What V Code Applies for Negative Urinalysis on Day 2

Question: A private pay patient visited for a well check. The internist then ordered a urinalysis, which came back abnormal. The patient came back in the next day to take the test again, which came back normal. For the second test's diagnosis, should you use V67.59 (Following other treatment; other) or V72.6 (Laboratory examination)?

Answer: Essentially, you are ought to use neither V67.59 nor V72.6 as your ICD-9 coding options. As an alternative, report day 1's abnormality -- for example, hematuria (599.7x) or proteinuria (791.0) -- together with V67.9 (Unspecified follow-up examination).

The abnormality-V67.9 combo specifies that this finding was found that prompted a recheck, in which the condition was no longer present.
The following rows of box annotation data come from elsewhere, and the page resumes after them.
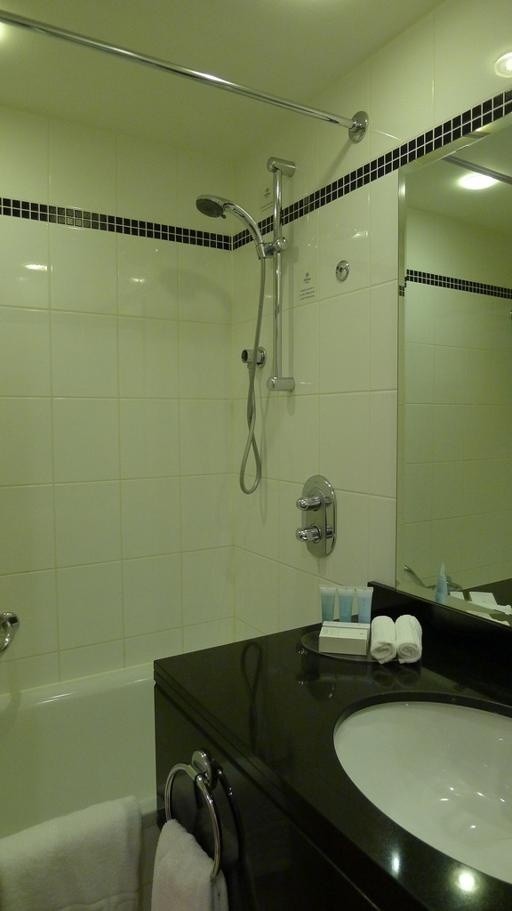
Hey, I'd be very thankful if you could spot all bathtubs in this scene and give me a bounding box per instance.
[0,662,160,911]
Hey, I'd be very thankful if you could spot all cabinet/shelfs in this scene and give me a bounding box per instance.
[154,684,380,911]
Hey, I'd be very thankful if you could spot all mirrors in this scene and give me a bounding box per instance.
[393,113,512,629]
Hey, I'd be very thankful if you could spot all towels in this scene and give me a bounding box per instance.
[151,819,228,911]
[0,794,144,911]
[394,614,422,664]
[370,615,396,662]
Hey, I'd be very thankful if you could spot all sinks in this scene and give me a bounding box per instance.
[328,687,512,888]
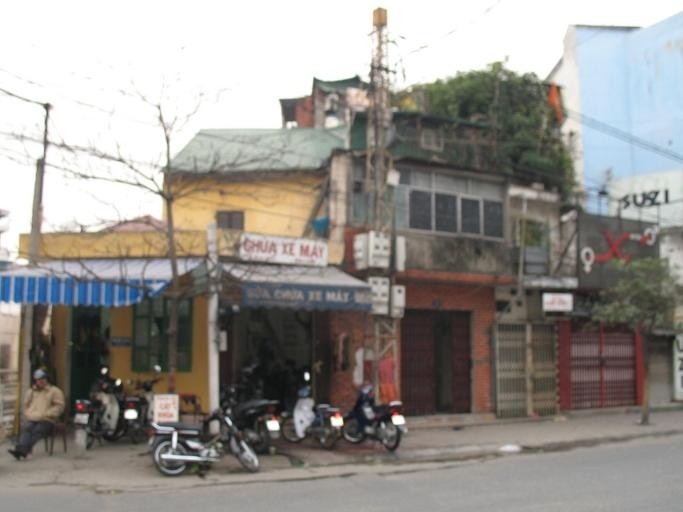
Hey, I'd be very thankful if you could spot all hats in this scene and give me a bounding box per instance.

Some experts recommend using the V code alone as your ICD-9 coding option, which even though optimal coding, does not meet insurers' requirements for reporting the original problem.

ICD-9 specifies that you can use V67.9 as either a primary or secondary code. Payers generally prefer that you first list the primary diagnosis -- for example, hematuria (382.9) -- and secondarily list the recheck (V67.9).
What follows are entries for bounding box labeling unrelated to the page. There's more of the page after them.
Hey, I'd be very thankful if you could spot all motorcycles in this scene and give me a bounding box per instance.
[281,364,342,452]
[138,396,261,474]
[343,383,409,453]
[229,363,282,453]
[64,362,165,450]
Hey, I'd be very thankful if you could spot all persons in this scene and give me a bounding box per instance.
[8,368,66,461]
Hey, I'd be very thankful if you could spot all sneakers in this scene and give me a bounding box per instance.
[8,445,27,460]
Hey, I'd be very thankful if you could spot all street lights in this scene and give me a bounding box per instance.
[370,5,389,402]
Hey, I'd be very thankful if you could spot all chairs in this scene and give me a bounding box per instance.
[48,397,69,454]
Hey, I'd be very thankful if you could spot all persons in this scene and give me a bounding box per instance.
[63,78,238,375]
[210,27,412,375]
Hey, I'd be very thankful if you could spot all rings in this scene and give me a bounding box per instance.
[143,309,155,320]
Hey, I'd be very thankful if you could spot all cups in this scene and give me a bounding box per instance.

For accurate ICD-9 coding , you would use V67.9, rather than V67.59, as the patient did not receive any treatment for the abnormality.

In case the internist had prescribed antibiotic treatment, you would as an alternative use V67.59. Prior antibiotic treatment counts as "other" in ICD-9's V67.59 descriptor. Since a reason was present for the recheck, V72.6 is not suitable.

"V72.6 is not to be used if any sign or symptoms, or reason for a test is documented," as per ICD-9-CM Official Guidelines Section I.C.18.d.15.

Medical Coding and Billing Tip: As far as CPT codes are concerned, you must report the dipstick or specimen handling. In case staff carried out the dipstick in your office or shared lab, you must assign 81000 (Urinalysis, by dip stick or tablet reagent … non-automated, with microscopy) or 81002 (… non-automated, without microscopy). As an alternative, report 99000 (Handling and/or conveyance of specimen for transfer from the physician's office to a laboratory) if an outside lab carried out the urinalysis. Code 99000 is also aimed to reflect the work involved in the preparation of a specimen before sending it to the [outside] laboratory.

Except the nurse did important evaluation and/or counseling, do not report 99211 (Office or other outpatient visit … Typically, 5 minutes are spent performing or supervising these services). A urine recheck alone does not frequently support charging a medically necessary face-to- face encounter.